• **The problem**
Identify every line in the records below that contains the word "trap", and copy each of those lines.

• **Data**
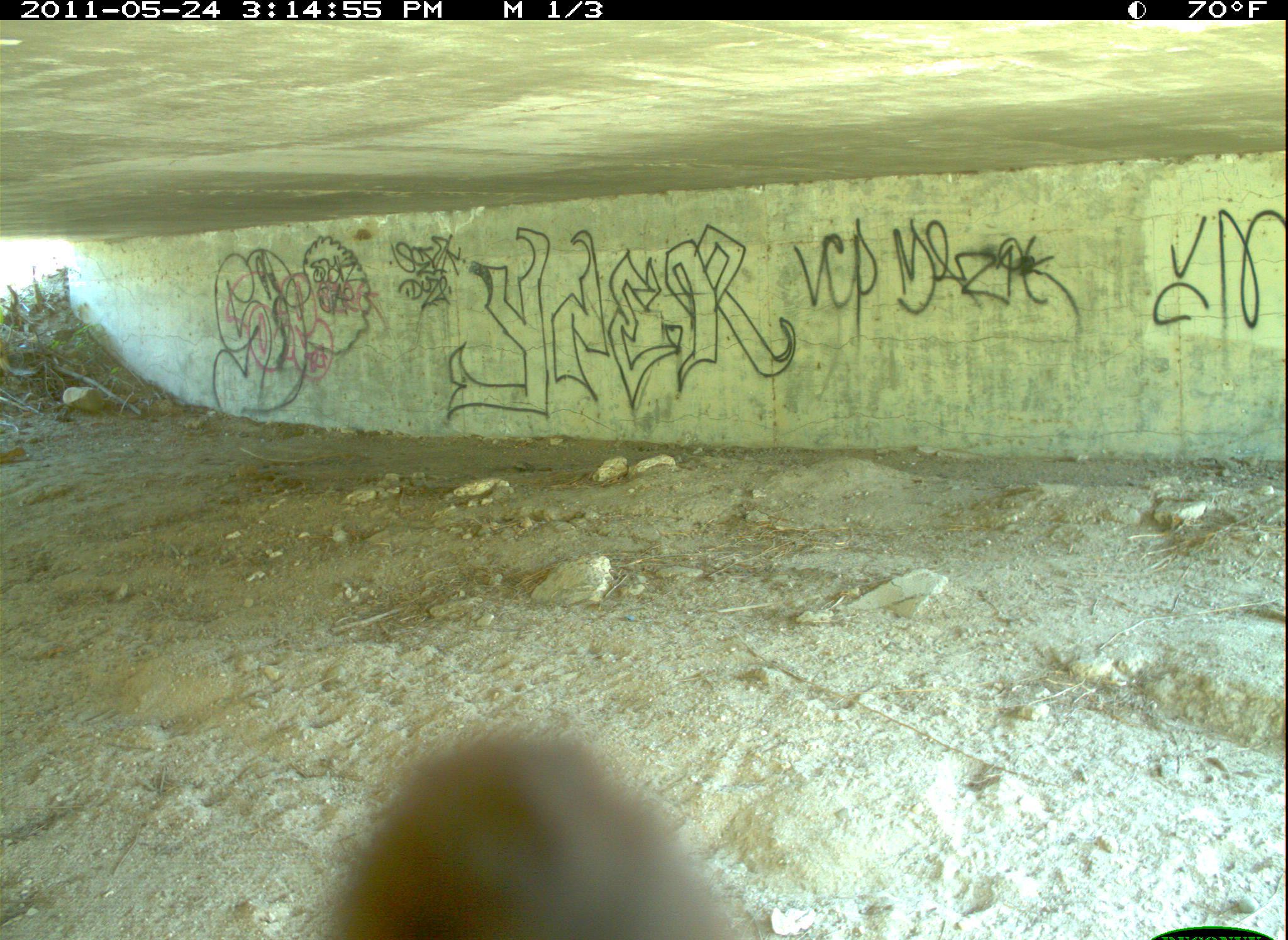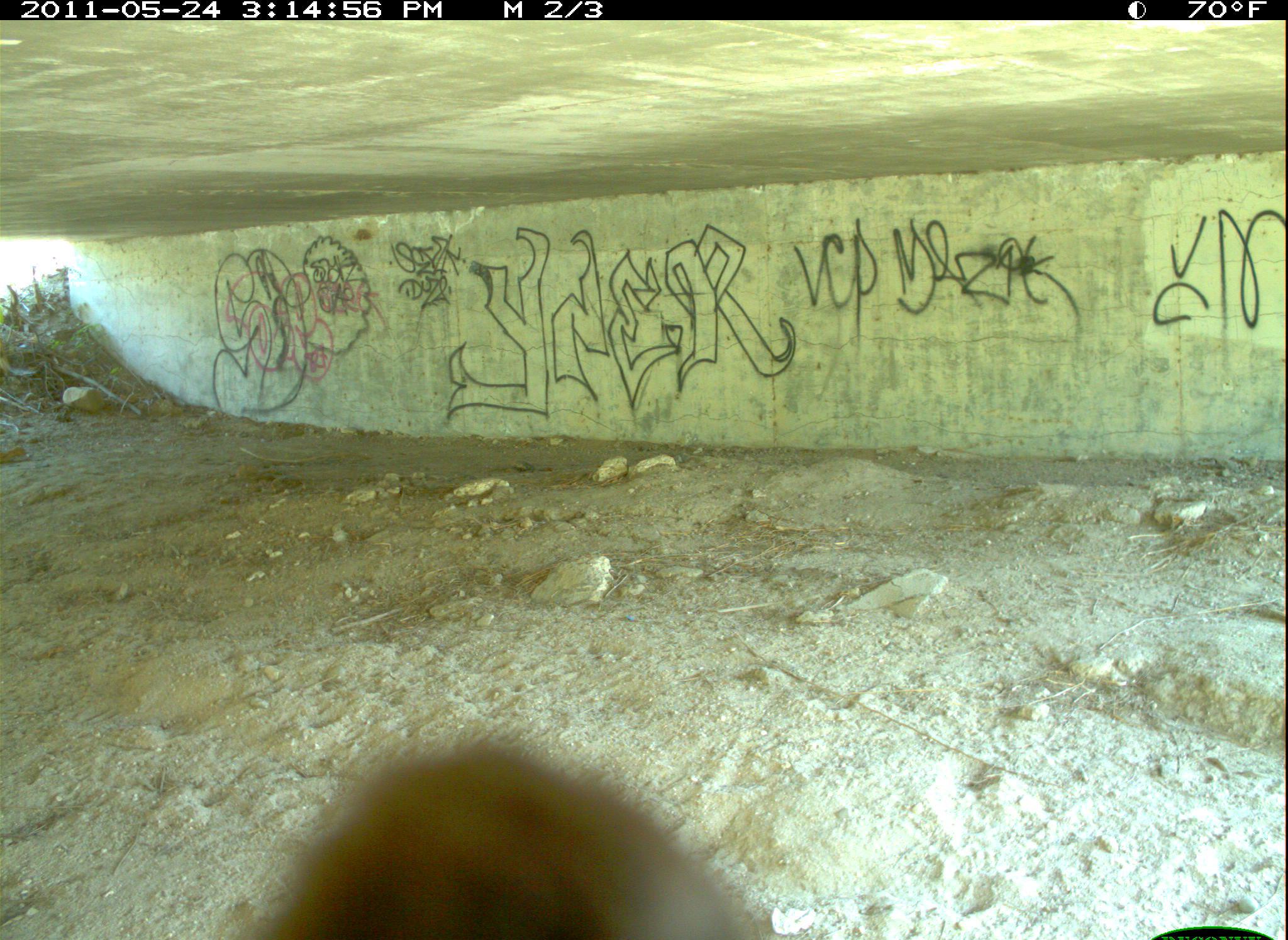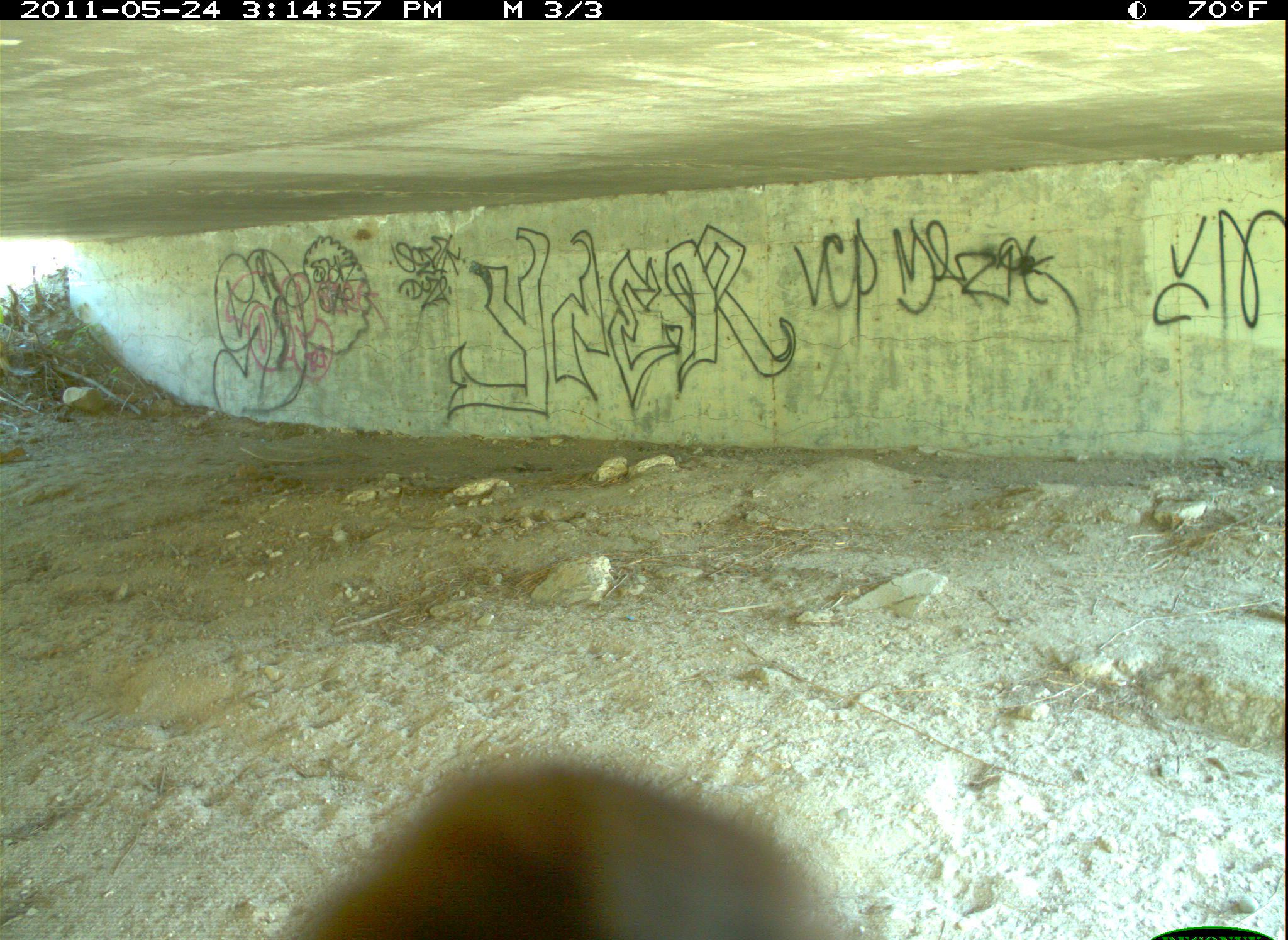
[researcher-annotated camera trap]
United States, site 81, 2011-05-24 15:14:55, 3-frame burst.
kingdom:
==
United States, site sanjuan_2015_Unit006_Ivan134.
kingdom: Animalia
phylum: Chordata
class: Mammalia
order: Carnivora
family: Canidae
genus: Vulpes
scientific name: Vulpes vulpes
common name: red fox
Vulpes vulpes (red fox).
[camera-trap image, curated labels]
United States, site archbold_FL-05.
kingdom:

• **Solution**
[researcher-annotated camera trap]
[camera-trap image, curated labels]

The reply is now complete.